MachineBasicBlock::updateTerminator now requires an explicit layout successor.
ClosedPublic

Authored by jyknight on May 7 2020, 3:24 PM.

Details

Summary

Previously, it tried to infer the correct destination block from the
successor list, but this is a rather tricky propspect, given the
existence of successors that occur mid-block (such as invoke, and
potentially in the future, callbr).

Instead, require the caller to pass in the expected fallthrough
successor explicitly. In most callers, the correct block is
immediately clear.
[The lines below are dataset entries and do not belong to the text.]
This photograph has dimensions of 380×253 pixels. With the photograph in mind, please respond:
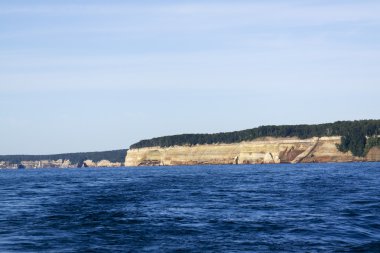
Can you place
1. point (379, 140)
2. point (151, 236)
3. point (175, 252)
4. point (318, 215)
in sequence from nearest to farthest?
point (175, 252), point (151, 236), point (318, 215), point (379, 140)

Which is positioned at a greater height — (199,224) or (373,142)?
(373,142)

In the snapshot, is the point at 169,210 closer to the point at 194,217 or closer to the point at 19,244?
the point at 194,217

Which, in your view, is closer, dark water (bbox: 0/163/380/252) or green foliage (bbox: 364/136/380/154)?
dark water (bbox: 0/163/380/252)

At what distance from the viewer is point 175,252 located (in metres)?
24.3

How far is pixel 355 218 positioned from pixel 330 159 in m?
155

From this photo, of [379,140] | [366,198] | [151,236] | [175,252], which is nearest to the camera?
[175,252]

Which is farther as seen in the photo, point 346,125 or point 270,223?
point 346,125

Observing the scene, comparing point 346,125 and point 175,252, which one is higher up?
point 346,125

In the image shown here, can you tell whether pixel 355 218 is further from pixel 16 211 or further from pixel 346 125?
pixel 346 125

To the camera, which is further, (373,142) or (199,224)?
(373,142)

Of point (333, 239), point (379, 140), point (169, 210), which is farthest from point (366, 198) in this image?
point (379, 140)

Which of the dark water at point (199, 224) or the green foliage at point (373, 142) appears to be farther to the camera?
the green foliage at point (373, 142)

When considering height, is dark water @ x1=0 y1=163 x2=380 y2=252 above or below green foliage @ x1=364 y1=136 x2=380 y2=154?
below

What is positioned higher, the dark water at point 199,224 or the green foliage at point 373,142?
the green foliage at point 373,142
But, in MachineBlockPlacement, we do need to record
the original ordering, before starting to reorder blocks.

Diff Detail

Event Timeline

jyknight created this revision.May 7 2020, 3:24 PM
Herald added a project: Restricted Project. · View Herald TranscriptMay 7 2020, 3:24 PM

(such as invoke, and potentially in the future, callbr).

Is the endgame here that we relax the restriction that updateTerminator() requires an analyzable branch?

llvm/include/llvm/CodeGen/MachineBasicBlock.h
519

fallthrough.

llvm/lib/CodeGen/TailDuplicator.cpp
955

Is this related to the rest of the patch? I don't see any obvious interaction.

jyknight marked 2 inline comments as done.May 12 2020, 1:27 PM

Is the endgame here that we relax the restriction that updateTerminator() requires an analyzable branch?

That wasn't my goal. My goal is to remove the assumption that it's possible to reconstruct which branches should be present at the end of the block, based purely on CFG successors. Once upon a time, that may have been a simple prospect -- e.g. if there's a conditional branch, there should be 2 CFG successors, and at least one must have an actual branch instruction, so you just add/remove branches to the other one, depending on whether it's the fallthrough block. But then we added exception handling, and the EHPad successors mess up that simplicity. But, we could at least filter out EHPad blocks, because those can't also be the target of a normal jump.

However, I'm now proposing to make inlineasm_br not be a terminator instruction, which means the block can have extra successors in a new way. And unlike the EHPad blocks, the targets of an INLINEASM_BR may _also_ be used as normal jump/fallthroughs of another block.

I split this out as a separate review, because I think it's actually better that this is less magical and more explicit, regardless of whether we decide to make that INLINEASM_BR change.

llvm/lib/CodeGen/TailDuplicator.cpp
955

This code previously left the block in a bogus state, where the new CFG was not properly reflected in the instructions in the block (e.g. the machine instructions could fallthrough to the next block, while the CFG said it should actually jump somewhere else).

In the past, other future calls to updateTerminator managed to reconstruct the desired state of things, and insert the correct jump, based on the CFG successor. That no longer happens magically, so this code now must ensure that it has inserted a jump at the end of the block if it intends there to be one.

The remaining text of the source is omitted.